Like any simple-seeming cognitive sciences question, it is important to start with a series of disclaimers. It might seem like human intelligence or intelligence more generally is an intuitive concept, but once you start to explore your intuition or look at historic definitions of intelligence, you see that intelligence is a very ill-defined and slippery concept. You could, of course, take the behaviorist view, and define intelligence as performance on IQ-tests, and then your question has a simple answer: no, we can't measure that in most animals.
Alternatively, you might try to look at general behaviors that you usually associate with intelligence, then you can often come up with tests for animals. However, this might challenge some of your preconceptions. I want to provide two example tests (but many many more exist) to illustrate my point.
When we usually think of 'intelligence' we are eager to associate things like behavioral flexibility and innovation with it. Both of these can be tested.
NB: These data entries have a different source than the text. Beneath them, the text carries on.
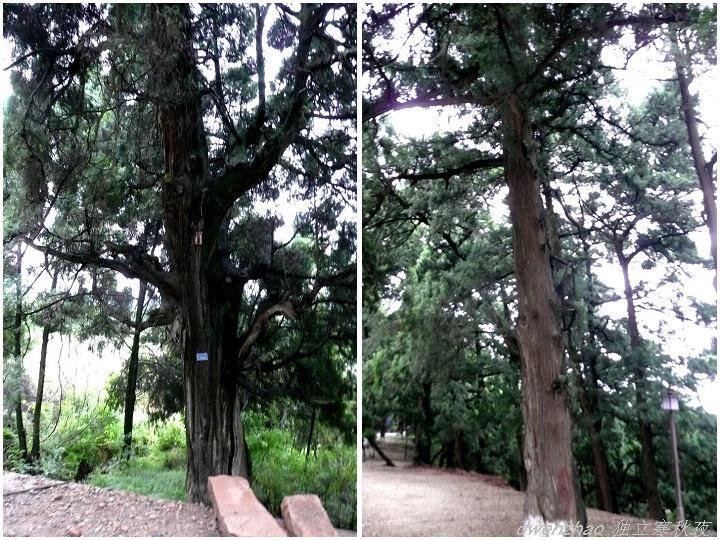 柏树生长慢,长那么粗需要数百年甚至更久.
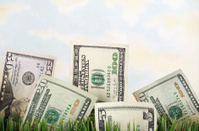 Field of Money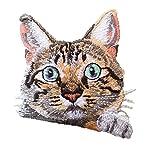 Pinicecore Gato Y Perro Hierro En Parches Cats Surtidos Coser En Parches DIY Decoración O Reparación, Apliques Bordados para Mochilas De Ropa Camisetas Caps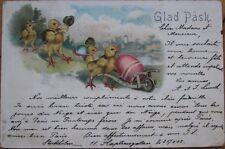 1902 Color Litho Swedish Easter Postcard: Dressed/Anthropomorphic Chicks- Sweden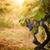 szőlőskert · ősz · aratás · természet · érett · szőlő - stock fotó © mythja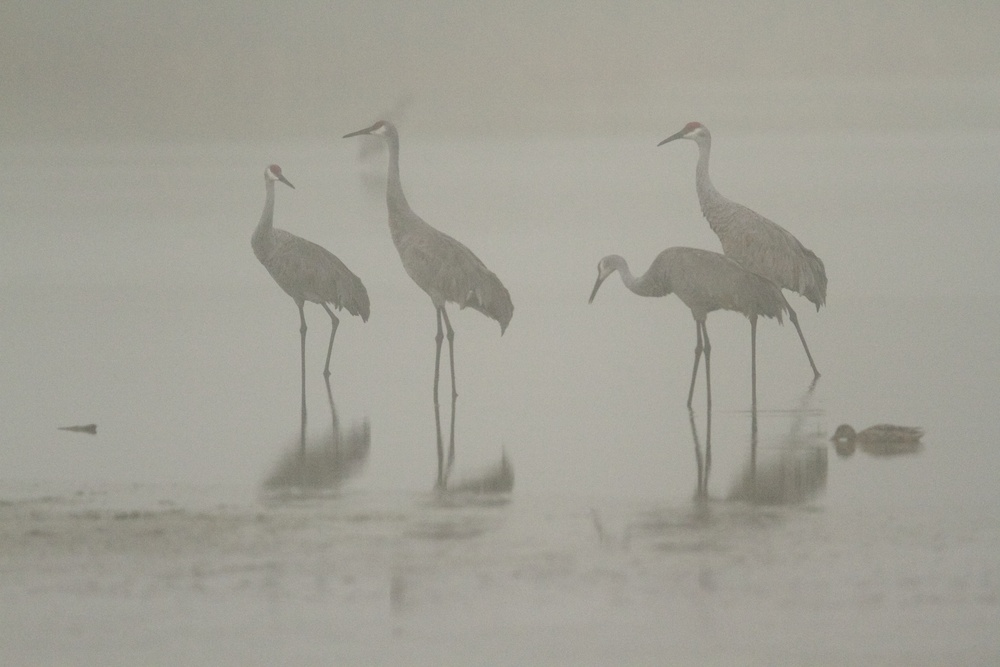 Pairs of Sandhill Cranes gather in the predawn fog preparing for liftoff.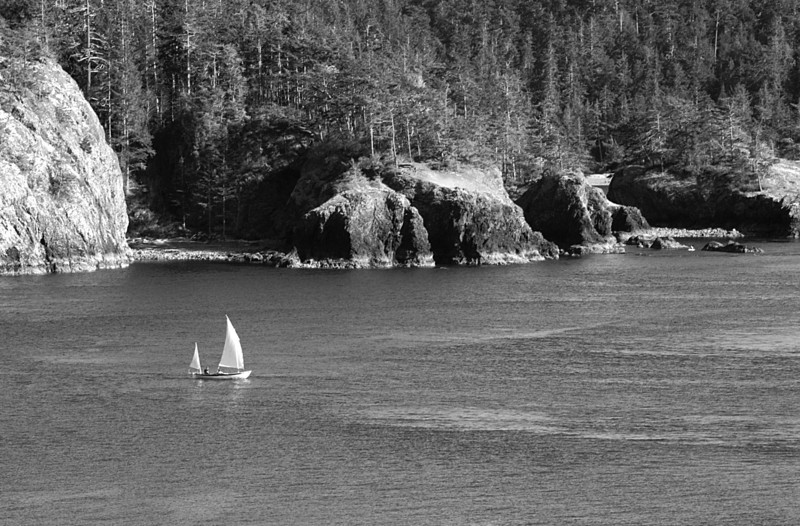 Some rugged shorline of Deception Pass area.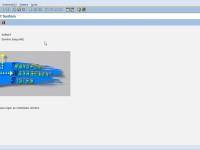 SAP BASIS / ABAP – Como Exportar e Importar uma Change Request Externa
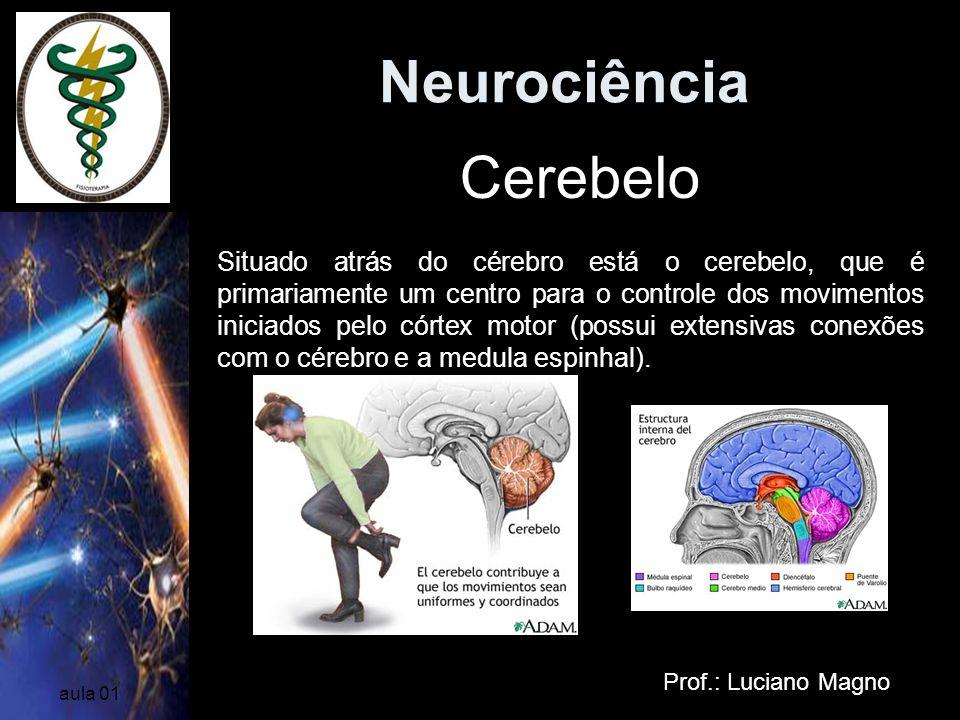 Neurociência Prof.: Luciano Magno aula 01 Cerebelo Situado atrás do cérebro está o cerebelo, que é primariamente um centro para o controle dos movimen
Serial discrimination reversal learning
Serial discrimination reversal learning is a relatively standard procedure for studying animal cognition. The first reference I can find to this specific methodology is from 1966 in the sea lion (Schusterman, 1966), but the basic ideas of using similar tests in animals was already common practice before WW2 (Spence, 1936).
The task is usually given in the form of a choice between two actions (say pushing a button). At first whenever the animal clicks the left button, it is given a treat, and nothing for the right button. This training phase is continued until the animal learns that left button gives food. At this point, the reversal phase is enacted, and suddenly the left button stops giving food, and the right button does, and the animal is trained to associate the right button with food.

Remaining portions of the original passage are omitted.